The investment and insurance consulting company has completed its Series B round of funding led by the Chinese tech behemoth.
Financial solutions provider Xiaobang Guihua (小帮规划) received CNY 200 million (USD 28.40) in fresh funding from investors including Tencent (0700:HK, TCEHY:OTCPK, TCTZF:OTCPK), which led this financing round, Sequoia Capital China, RGA (Reinsurance Group of America, RGA:NYSE) and BlueRun Investment (蓝驰创投) on August 17.
This is the third known funding event carried out by the Beijing-based tech firm. It raised an undisclosed amount of angel investment from BlueRun in June 2017. One year later, Xiaobang obtained several millions of dollars in its Series A round of funding led by Sequoia Capital China and RGA in November 2018.
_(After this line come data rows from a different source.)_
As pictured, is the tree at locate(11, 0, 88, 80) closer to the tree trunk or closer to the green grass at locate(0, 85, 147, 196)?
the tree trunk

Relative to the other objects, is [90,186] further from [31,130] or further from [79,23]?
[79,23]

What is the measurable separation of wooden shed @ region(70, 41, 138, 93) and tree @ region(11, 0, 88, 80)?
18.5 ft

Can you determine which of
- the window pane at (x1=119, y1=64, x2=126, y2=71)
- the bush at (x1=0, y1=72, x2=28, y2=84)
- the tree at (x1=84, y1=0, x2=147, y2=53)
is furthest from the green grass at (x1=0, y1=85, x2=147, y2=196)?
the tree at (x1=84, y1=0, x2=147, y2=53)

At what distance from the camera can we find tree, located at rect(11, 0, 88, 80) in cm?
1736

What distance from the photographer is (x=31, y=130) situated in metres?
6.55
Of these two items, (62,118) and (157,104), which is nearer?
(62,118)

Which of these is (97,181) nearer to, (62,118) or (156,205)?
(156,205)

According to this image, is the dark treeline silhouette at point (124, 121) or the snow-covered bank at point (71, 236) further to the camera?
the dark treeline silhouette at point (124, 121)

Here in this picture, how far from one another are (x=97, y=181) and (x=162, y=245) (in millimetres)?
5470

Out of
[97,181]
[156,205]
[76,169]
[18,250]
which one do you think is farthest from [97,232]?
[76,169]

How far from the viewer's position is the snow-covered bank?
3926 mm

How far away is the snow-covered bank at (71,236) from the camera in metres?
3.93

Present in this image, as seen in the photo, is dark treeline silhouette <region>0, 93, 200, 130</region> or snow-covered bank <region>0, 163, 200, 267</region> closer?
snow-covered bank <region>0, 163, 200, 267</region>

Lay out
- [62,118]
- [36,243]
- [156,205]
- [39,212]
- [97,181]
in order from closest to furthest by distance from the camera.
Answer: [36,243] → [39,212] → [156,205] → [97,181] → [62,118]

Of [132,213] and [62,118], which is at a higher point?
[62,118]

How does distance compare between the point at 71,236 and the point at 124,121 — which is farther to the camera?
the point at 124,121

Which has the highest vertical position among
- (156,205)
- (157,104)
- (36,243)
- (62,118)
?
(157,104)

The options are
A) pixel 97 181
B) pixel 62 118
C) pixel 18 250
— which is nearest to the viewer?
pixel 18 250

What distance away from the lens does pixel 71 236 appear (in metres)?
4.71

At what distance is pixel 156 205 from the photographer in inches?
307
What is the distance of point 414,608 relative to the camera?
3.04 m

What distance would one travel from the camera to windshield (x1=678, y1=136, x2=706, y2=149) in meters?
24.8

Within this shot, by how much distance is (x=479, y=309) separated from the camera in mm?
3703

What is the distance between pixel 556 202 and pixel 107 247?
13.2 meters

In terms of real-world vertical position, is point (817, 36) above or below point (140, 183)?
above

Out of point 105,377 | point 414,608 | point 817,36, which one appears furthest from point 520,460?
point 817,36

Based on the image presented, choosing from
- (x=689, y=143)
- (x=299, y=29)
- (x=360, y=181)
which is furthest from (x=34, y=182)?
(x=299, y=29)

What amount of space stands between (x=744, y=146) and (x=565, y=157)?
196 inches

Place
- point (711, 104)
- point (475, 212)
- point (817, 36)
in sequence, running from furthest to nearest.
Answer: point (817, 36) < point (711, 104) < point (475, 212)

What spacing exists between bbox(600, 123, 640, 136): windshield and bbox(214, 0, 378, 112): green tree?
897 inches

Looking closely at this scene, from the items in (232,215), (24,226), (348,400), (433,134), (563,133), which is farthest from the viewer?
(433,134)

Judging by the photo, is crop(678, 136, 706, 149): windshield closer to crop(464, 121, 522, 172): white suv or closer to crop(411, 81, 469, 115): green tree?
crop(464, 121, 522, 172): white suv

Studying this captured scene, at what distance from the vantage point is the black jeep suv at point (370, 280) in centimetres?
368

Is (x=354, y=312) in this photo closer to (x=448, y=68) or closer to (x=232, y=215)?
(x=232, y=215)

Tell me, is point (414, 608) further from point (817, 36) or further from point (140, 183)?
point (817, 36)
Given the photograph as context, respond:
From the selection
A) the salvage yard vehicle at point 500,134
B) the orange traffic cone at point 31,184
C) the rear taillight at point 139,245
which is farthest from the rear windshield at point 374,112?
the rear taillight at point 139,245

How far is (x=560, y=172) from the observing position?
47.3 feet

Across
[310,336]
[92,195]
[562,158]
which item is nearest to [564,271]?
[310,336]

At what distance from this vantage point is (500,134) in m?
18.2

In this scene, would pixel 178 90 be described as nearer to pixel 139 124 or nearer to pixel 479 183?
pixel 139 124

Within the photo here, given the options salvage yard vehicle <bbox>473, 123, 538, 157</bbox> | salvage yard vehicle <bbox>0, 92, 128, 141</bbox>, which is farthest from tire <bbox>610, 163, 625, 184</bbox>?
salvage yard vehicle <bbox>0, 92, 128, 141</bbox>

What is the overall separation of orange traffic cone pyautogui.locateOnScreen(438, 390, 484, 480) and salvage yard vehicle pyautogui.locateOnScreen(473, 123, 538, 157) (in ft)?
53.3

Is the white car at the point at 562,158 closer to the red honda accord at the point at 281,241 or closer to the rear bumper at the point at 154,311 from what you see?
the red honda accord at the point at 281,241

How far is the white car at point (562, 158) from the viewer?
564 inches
The company provides comprehensive financial services in the fields of wealth management and insurance, targeting Chinese “new middle class” users. It runs an investment fund with current Assets Under Management (AUM) of CNY 300 million (USD 42.60 million). Besides, Xiaobang organizes one-on-one wealth management and insurance consultations. According to the firm’s official website, over 100,000 consulting sessions have taken place as of July 2019.
The platform mostly attracts clients through online investment lessons for non-professionals. Since it was founded in May 2017, over 200,000 users have purchased at least one such course.
As for insurance, the firm’s other core business, Xiaobang disrupts the traditional industry model by cutting off agents that often not just annoying but may even blackmail their clients. There is a huge room for growth in this sector: research organization Swiss Re Institute projects the local insurance market to quadruple by 2032, reaching USD 2.36 trillion.
Although they have been rapidly growing lately, China’s financial markets are still underdeveloped, compared to the world’s leading economies. For one, the 'Buffett indicator' (stock market capitalization to gross domestic product) of the country has been hovering between 40 and 70 since the 2008 global financial crisis outbreak. The low equity market participation rate problem could be fixed by the spread of financial education.